Candid Street Photography aus Basel von Bastian Peter – Schneeszene mit Regenschirm über Basel
Candid Street Photography aus Basel · Foto: Bastian Peter

Fotografie-Ratgeber

50mm Objektiv: Wofür es gut ist und was du damit fotografierst

Kurze Antwort: Wofür ist ein 50mm Objektiv gut?

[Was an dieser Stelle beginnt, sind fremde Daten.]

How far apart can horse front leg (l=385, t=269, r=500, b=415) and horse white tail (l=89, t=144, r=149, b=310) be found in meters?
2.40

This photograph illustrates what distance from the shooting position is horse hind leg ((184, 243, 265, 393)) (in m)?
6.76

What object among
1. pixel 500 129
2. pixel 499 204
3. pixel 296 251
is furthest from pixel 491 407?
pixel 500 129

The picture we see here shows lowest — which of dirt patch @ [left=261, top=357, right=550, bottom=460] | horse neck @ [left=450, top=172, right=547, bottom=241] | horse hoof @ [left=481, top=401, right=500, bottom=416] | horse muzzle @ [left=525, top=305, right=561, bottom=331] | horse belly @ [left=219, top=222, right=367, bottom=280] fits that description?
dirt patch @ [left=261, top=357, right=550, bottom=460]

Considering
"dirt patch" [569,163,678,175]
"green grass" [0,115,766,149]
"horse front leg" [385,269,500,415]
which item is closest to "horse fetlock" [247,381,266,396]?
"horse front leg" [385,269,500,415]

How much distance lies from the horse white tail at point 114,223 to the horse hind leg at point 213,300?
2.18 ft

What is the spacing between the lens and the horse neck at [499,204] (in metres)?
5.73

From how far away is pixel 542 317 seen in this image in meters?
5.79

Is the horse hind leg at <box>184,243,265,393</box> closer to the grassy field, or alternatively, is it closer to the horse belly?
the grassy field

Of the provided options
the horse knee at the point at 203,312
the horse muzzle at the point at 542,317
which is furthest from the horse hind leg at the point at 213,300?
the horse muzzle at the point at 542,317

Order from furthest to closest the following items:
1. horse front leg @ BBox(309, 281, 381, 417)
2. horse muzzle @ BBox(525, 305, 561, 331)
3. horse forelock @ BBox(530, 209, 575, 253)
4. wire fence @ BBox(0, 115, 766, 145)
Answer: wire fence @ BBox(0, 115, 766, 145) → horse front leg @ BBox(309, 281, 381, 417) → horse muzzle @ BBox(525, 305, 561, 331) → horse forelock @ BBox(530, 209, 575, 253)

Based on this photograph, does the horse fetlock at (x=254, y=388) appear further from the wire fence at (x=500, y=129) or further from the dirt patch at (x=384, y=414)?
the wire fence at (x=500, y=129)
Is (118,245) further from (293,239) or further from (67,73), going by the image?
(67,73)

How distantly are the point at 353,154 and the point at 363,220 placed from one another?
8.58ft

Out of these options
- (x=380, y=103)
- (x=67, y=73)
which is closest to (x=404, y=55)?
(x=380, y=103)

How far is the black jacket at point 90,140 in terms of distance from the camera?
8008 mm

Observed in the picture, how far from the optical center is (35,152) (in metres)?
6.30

Ein 50mm Objektiv ist stark, wenn du ruhiger, klarer und mit etwas mehr Konzentration fotografieren willst. Genau deshalb ist 50mm für viele so beliebt: Die Brennweite wirkt natürlich, ohne beliebig zu werden, und sie passt besonders gut zu Portraits, Alltag, Reportage, Details, Low Light und Situationen, in denen das Motiv nicht in viel Umgebung aufgehen soll. Wenn ich die Antwort grob zusammenfassen müsste, würde ich sagen: 50mm ist oft die Brennweite für Menschen, ruhige Szenen, natürlich wirkende Bilder und den Punkt, an dem ein Foto etwas mehr Fokus bekommt.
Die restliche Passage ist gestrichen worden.